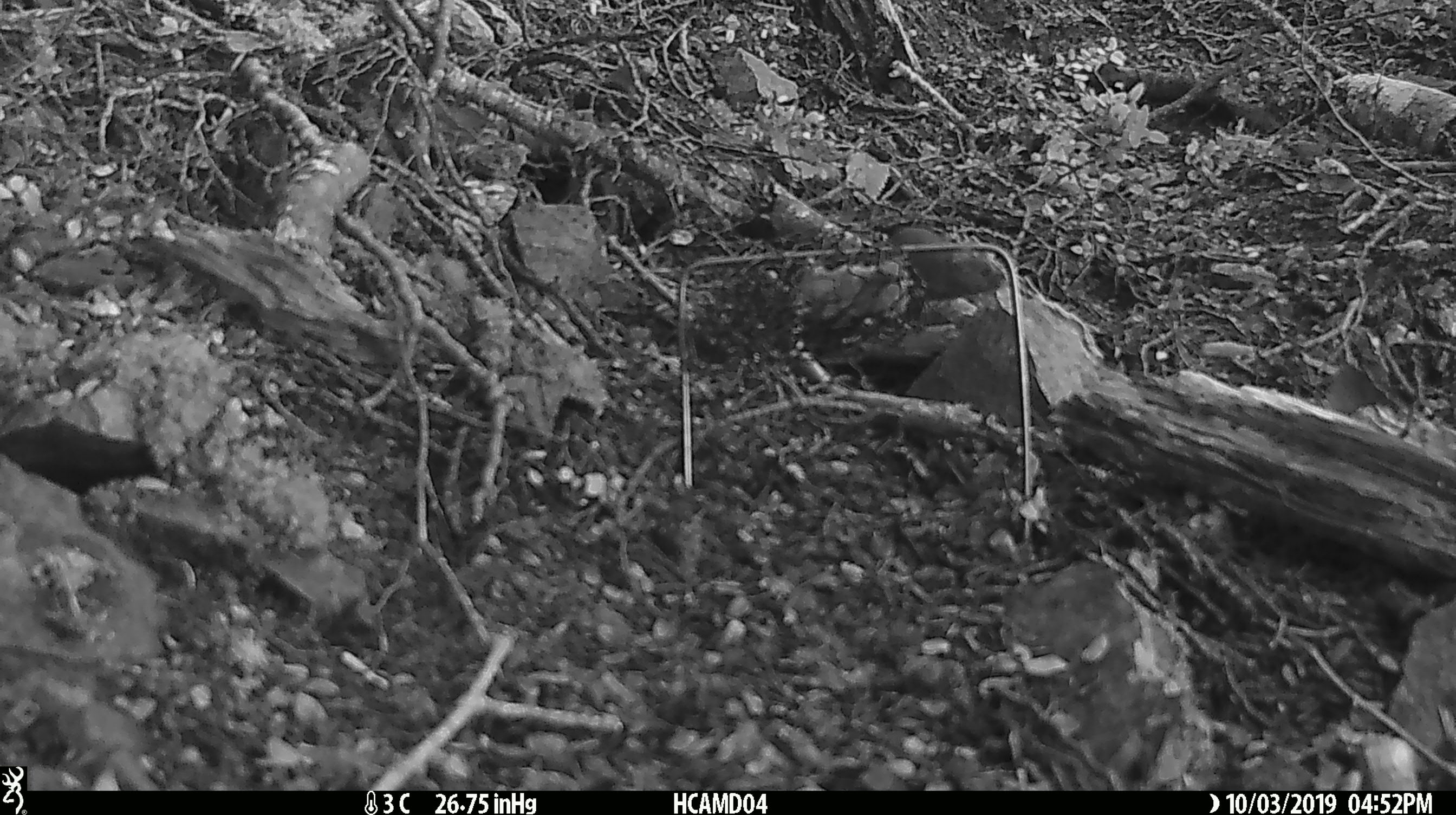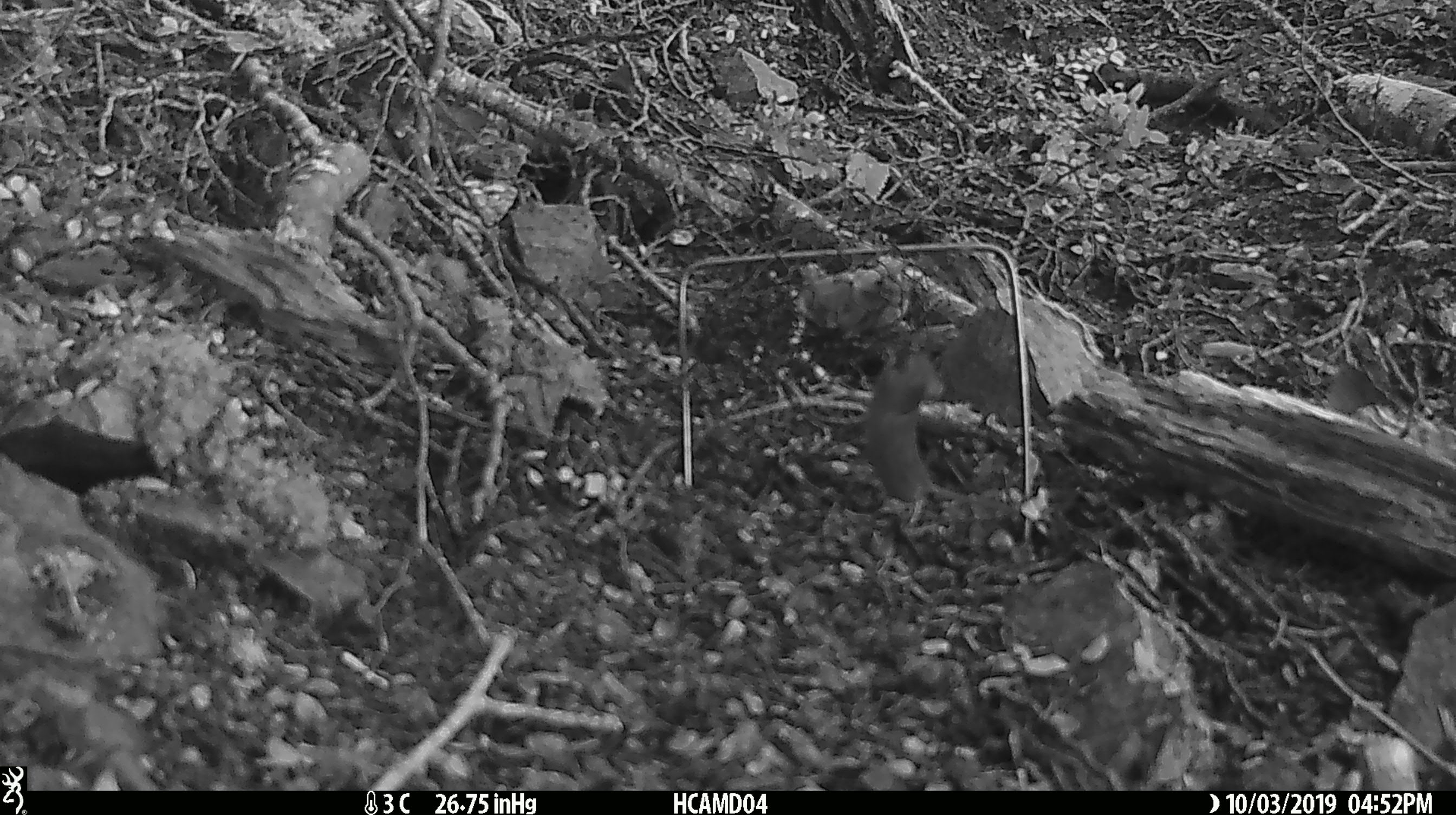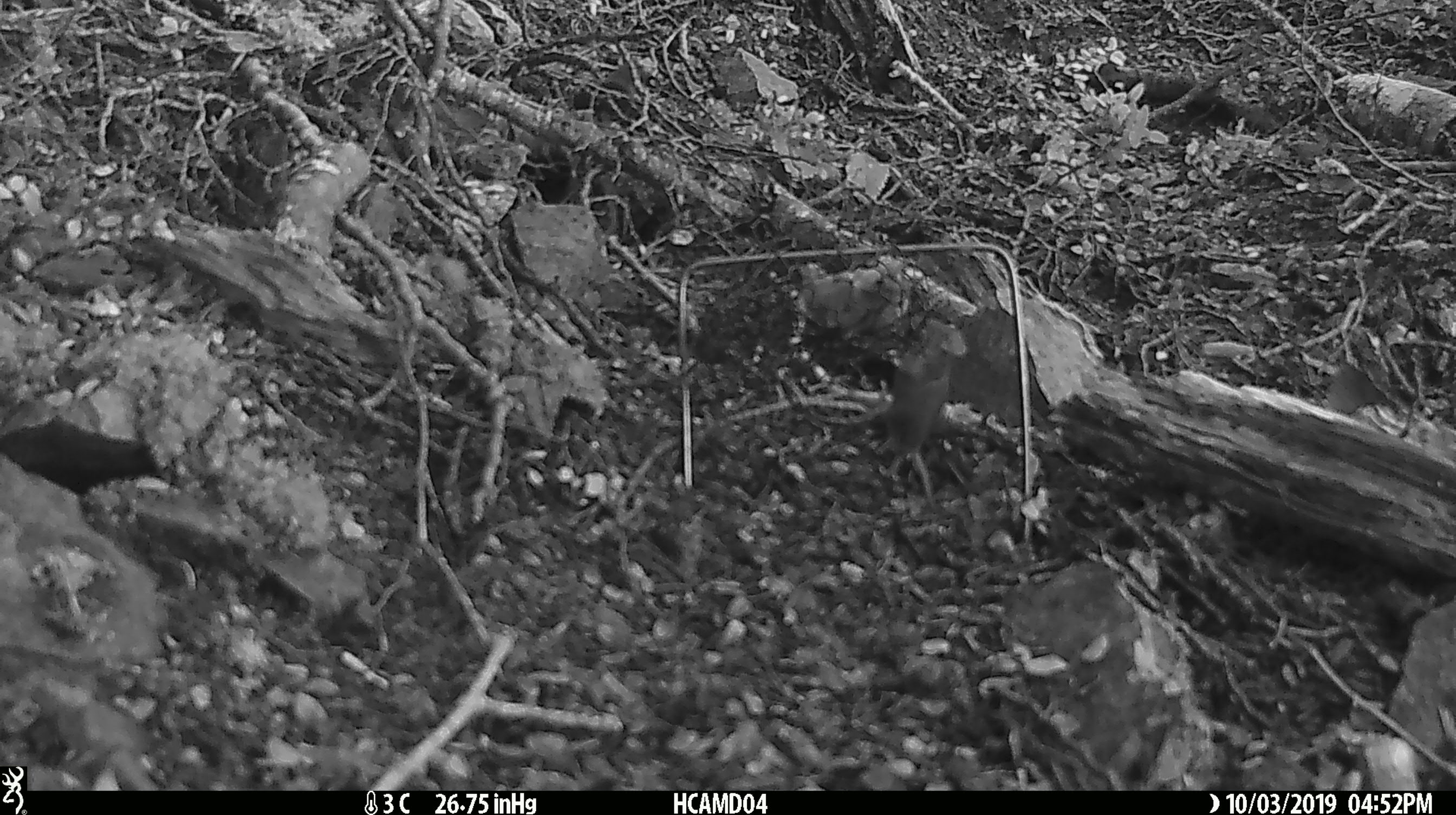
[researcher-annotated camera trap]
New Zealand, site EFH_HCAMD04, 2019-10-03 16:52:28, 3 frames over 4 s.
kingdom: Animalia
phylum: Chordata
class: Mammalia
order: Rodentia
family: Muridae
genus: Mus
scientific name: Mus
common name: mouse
____
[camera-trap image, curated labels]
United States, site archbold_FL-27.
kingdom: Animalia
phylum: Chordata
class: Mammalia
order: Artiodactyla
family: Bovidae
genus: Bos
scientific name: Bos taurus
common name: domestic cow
____
▶ [Task to carry out]: Word for word, restate the lines above from the line containing "[researcher-annotated camera trap]" through the line containing "common name: mouse", with both included and nothing else.

▶ [Answer to the exercise]:
[researcher-annotated camera trap]
New Zealand, site EFH_HCAMD04, 2019-10-03 16:52:28, 3 frames over 4 s.
kingdom: Animalia
phylum: Chordata
class: Mammalia
order: Rodentia
family: Muridae
genus: Mus
scientific name: Mus
common name: mouse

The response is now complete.